Stated exercise >> Begin at the line that has "Given point 713,366, would"; stop after the last of the items. Write each of those items out again in full, increasing every coordinate in the answers by 111 and leaving all other numbers unchanged.

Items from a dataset
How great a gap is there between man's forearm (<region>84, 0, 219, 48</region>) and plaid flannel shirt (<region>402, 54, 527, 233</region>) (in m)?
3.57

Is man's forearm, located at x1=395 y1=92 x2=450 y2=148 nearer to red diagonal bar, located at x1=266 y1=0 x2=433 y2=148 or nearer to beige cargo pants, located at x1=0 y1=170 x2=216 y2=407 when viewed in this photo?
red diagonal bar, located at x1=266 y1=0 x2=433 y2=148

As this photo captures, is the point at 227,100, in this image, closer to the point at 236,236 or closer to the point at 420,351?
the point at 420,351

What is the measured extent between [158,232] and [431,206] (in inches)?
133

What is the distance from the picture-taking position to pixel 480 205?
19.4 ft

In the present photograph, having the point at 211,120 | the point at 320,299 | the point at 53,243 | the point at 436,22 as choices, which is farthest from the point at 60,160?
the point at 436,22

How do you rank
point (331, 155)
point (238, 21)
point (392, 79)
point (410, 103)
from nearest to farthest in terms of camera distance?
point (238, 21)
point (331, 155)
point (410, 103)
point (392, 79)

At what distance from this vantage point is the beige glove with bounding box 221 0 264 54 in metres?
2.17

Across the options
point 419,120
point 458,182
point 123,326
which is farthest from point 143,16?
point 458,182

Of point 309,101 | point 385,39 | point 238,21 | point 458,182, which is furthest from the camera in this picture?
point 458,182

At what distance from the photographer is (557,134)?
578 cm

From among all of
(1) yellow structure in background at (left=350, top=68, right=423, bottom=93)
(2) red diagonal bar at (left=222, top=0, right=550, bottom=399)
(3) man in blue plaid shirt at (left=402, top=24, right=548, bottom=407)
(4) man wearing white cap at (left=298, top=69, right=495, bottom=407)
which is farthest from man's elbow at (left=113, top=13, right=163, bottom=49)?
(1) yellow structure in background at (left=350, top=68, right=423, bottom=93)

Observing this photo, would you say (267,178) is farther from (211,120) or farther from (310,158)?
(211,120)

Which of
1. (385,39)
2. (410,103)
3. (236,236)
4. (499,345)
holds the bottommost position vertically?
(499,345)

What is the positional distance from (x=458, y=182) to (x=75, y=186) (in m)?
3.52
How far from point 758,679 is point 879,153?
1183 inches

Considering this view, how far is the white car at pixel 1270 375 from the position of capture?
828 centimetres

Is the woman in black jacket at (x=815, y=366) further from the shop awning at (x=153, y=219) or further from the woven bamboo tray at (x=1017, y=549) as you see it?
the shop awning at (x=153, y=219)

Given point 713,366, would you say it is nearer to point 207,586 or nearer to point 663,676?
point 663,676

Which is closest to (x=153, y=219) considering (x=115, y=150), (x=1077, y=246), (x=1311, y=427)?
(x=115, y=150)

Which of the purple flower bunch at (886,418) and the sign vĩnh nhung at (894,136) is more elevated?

Task answer >>
Given point 713,366, would you say it is nearer to point 207,586 or nearer to point 663,676?
point 774,787

Which is closest to (x=153, y=219) considering (x=115, y=150), (x=1077, y=246), (x=1311, y=427)?
(x=226, y=261)

Which of the purple flower bunch at (886,418) and the sign vĩnh nhung at (894,136) is more elevated?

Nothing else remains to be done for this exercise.